3) Si quelqu’un vous contacte alors qu’il n’a jamais lu votre prose et qu’il n’a qu’une vague idée de votre style, c’est très probablement une arnaque. Un vrai éditeur sélectionne. Un vrai éditeur porte un regard critique. Et un vrai éditeur possède souvent un style qui peut coller ou ne pas coller avec un auteur, c’est-à-dire qu’un éditeur peut reconnaître la qualité technique d’un texte mais ne pas vouloir le publier. Un auteur et un éditeur, c’est une rencontre. Je suis en train de dérouler un cliché. Bientôt je vais vous parler d’alchimie entre l’auteur et son éditeur, et on va sombrer dans le mysticisme. Néanmoins, je retire de mon expérience personnelle qu’il y a effectivement, parfois au-delà des simples questions techniques, un petit plus. Donc je regarde les propositions de publication envoyées par des inconnus avec le même regard sceptique que je porte sur les mails, émaillés de fautes d’orthographe, qui m’affirment que je vais hériter d’un oncle africain si j’accepte de prêter dix mille euros…
En bref, pas de précipitation. Si votre rêve est de publier un livre, il vaut mieux prendre le temps de travailler votre technique et la qualité de votre production. Réussir à rédiger dix excellentes pages sera peut-être plus difficile que d’en griffonner dix mille de piètre qualité mais c’est un défi qui en vaut la peine.
Est-ce qu’il me reste des rêves ?
Non, j’ai accompli ou vécu tout ce dont je rêvais quand j’étais petit. Mais la vie ne s’arrête pas là car elle propose sans cesse de nouveaux défis. Je travaille depuis trois ans sur ma thèse de doctorat, en réfléchissant sur la manière d’agir dans l’incertitude. Un problème qui concerne tout à la fois les individus, les entreprises et les nations. Peut-on concilier la prudence aristotélicienne avec l’audace machiavélienne ? Et j’ai rejoint un projet de jeu vidéo international pour la fin de l’année 2014. Nouveau défi, nouveau travail, nouvelles compétences à développer.
Je conclus.

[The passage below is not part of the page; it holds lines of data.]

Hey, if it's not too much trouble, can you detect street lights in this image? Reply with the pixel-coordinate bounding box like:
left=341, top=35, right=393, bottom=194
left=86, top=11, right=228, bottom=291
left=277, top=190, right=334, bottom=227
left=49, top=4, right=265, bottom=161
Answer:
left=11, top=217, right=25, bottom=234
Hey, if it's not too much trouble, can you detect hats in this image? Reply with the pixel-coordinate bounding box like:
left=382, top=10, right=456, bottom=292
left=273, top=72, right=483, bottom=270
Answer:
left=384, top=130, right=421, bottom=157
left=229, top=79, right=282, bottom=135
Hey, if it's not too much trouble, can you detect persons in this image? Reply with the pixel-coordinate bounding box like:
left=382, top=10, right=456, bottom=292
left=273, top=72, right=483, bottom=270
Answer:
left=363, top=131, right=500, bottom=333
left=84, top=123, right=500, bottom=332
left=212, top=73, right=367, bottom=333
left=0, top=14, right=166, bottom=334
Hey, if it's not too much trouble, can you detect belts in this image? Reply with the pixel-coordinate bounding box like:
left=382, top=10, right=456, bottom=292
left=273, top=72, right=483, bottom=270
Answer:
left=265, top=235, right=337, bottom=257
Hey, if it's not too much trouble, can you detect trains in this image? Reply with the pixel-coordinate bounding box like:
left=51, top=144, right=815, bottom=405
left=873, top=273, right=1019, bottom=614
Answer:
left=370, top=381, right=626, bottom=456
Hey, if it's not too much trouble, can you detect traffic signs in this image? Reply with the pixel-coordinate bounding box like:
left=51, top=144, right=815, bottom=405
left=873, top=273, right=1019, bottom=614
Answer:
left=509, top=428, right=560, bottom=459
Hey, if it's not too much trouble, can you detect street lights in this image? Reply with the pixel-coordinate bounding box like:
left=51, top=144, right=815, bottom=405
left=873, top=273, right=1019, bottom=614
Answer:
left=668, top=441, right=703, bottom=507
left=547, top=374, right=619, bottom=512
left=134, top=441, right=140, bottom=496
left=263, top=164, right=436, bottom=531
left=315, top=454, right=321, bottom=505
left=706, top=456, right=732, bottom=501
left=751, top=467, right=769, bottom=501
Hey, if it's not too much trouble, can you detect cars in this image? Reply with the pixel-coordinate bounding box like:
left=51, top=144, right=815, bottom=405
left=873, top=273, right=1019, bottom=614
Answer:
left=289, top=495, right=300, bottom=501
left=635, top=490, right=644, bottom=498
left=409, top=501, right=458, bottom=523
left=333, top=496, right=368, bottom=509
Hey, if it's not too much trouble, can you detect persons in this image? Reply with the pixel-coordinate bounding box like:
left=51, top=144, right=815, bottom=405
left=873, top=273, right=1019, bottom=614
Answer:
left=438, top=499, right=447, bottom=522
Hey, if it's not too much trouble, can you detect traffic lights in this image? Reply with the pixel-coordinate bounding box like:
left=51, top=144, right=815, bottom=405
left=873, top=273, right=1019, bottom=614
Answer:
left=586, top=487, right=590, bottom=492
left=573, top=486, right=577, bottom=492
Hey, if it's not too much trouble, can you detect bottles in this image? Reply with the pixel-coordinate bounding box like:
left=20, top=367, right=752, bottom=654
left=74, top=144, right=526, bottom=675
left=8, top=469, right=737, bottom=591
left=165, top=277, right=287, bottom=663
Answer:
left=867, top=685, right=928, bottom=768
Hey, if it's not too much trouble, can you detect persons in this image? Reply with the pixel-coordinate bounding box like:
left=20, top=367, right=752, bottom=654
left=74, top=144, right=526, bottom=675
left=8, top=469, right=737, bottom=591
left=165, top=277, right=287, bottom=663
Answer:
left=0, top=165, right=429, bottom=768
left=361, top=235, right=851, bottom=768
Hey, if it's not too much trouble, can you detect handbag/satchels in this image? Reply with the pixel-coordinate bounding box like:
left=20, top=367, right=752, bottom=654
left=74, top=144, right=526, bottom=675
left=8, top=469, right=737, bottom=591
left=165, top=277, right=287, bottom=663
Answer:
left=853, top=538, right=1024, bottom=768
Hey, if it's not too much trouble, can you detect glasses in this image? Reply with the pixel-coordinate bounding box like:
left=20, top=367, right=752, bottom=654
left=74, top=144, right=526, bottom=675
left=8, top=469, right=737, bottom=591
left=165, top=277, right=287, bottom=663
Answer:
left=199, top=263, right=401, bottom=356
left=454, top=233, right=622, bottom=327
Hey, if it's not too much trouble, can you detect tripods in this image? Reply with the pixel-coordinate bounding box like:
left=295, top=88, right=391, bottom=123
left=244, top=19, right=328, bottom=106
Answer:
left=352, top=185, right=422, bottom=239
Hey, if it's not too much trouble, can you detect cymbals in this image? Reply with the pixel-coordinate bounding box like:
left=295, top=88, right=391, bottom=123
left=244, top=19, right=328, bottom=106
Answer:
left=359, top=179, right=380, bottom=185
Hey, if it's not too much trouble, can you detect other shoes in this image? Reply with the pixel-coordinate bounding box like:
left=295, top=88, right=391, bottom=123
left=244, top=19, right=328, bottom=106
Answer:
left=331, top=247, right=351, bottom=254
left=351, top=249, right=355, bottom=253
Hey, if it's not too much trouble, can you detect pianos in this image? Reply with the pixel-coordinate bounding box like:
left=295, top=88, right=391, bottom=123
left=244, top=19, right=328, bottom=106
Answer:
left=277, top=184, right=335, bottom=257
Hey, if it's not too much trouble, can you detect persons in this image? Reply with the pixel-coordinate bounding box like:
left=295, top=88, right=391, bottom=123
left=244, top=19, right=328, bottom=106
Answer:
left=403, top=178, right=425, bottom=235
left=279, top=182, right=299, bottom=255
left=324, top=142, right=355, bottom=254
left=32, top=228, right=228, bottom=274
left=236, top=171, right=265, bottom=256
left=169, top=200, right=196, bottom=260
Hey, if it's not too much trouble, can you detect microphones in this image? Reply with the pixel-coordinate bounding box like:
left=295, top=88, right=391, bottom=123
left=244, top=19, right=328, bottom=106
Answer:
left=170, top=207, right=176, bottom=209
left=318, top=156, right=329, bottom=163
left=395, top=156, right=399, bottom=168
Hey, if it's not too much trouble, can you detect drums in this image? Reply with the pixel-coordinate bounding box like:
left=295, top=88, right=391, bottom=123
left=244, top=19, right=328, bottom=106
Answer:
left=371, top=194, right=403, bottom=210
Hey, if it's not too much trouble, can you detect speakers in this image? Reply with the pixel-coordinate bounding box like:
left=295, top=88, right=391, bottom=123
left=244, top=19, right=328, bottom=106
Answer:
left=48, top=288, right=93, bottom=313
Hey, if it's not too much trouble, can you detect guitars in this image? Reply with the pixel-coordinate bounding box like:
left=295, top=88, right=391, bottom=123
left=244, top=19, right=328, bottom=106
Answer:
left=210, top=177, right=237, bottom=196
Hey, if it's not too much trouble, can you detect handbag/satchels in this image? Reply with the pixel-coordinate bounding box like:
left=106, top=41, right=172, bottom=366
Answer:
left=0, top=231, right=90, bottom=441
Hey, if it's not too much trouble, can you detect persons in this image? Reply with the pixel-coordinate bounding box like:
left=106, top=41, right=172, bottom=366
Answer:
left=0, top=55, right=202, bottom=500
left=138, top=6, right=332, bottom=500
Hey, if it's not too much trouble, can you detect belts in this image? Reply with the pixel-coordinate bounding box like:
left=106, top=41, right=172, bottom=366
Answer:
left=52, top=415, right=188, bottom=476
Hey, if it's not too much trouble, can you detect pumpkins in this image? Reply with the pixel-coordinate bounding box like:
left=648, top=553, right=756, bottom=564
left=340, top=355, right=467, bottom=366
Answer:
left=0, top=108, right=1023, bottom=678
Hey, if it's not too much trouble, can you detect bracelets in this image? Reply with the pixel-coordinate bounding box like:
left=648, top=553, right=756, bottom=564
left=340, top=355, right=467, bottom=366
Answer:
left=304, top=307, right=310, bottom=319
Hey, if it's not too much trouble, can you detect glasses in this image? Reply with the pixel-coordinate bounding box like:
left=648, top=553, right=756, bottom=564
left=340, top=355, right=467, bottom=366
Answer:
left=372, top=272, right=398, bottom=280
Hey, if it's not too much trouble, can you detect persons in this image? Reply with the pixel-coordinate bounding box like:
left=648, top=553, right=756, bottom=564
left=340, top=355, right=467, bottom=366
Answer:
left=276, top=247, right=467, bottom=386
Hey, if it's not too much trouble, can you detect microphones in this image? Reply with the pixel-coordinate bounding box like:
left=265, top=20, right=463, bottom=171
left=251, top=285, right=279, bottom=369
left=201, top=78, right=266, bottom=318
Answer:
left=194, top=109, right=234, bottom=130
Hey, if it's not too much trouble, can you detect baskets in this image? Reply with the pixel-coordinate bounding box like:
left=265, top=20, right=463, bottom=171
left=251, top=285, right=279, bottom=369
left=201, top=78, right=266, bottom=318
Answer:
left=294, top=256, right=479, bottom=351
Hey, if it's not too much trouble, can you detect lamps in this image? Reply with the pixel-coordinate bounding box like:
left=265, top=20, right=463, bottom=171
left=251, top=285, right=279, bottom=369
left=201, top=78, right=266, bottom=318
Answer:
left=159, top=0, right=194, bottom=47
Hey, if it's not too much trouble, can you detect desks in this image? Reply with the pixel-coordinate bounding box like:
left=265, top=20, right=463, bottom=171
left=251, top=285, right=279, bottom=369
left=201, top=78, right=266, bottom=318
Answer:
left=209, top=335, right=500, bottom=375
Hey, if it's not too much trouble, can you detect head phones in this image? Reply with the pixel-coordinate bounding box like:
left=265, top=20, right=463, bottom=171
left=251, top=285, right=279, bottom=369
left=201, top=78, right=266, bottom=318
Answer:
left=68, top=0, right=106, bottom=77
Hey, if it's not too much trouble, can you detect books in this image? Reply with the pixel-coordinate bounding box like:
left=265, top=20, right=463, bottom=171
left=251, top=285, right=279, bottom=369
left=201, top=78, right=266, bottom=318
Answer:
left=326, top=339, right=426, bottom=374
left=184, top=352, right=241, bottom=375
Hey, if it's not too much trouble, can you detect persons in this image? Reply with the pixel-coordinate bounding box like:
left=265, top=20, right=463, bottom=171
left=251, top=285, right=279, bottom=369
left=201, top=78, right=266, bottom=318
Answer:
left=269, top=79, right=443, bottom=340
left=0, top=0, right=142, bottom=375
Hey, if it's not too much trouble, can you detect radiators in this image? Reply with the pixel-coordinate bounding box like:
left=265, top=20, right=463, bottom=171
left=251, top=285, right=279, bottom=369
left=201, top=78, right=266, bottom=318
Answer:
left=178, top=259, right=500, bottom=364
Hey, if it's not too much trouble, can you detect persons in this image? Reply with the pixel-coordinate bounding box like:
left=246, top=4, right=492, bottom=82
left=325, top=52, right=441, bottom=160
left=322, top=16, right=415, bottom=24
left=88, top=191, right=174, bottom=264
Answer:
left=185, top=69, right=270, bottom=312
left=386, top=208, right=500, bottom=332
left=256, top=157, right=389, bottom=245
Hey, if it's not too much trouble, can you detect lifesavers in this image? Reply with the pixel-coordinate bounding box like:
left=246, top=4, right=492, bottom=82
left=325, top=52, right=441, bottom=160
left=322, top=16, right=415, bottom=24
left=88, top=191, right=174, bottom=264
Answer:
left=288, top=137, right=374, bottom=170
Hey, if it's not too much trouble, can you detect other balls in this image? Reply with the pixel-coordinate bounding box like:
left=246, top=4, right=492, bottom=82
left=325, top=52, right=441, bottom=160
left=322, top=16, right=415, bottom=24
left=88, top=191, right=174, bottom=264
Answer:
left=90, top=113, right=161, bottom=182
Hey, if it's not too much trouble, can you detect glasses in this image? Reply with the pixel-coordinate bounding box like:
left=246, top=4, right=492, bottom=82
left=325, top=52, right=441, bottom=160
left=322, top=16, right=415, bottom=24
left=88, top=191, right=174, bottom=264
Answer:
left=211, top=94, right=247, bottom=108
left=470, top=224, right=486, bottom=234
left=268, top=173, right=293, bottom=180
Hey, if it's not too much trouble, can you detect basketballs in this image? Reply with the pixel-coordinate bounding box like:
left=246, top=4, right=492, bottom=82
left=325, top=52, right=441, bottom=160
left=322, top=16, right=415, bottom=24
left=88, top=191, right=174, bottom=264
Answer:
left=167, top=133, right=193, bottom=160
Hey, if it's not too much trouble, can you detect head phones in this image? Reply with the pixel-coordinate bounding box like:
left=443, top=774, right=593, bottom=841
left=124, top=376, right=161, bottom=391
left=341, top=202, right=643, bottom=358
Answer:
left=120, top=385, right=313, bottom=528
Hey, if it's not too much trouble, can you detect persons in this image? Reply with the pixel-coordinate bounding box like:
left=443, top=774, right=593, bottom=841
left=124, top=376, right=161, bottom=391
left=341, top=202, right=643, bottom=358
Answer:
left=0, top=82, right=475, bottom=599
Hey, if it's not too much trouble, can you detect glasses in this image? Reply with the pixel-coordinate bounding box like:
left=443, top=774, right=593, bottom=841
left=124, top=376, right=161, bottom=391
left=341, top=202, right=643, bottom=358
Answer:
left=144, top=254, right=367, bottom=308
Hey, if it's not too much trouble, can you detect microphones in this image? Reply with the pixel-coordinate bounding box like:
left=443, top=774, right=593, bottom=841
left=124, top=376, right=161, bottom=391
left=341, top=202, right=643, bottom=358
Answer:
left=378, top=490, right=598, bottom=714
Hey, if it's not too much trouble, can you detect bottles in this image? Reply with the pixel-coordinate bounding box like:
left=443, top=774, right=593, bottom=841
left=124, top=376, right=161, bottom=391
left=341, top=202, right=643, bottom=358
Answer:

Il s’agit simplement d’une réflexion personnelle et je ne prétends pas avoir raison mais nous sommes nombreux à nous poser ce genre de question. Peut-on réaliser nos rêves ? Si vous croyez qu’il suffit de frotter une lampe magique et d’énoncer trois vœux, vous risquez d’être déçu. En revanche, si vous êtes prêt à travailler des années avec sérieux, votre rêve — que ce soit un film, une chanson, un pont ou un programme — peut devenir réalité.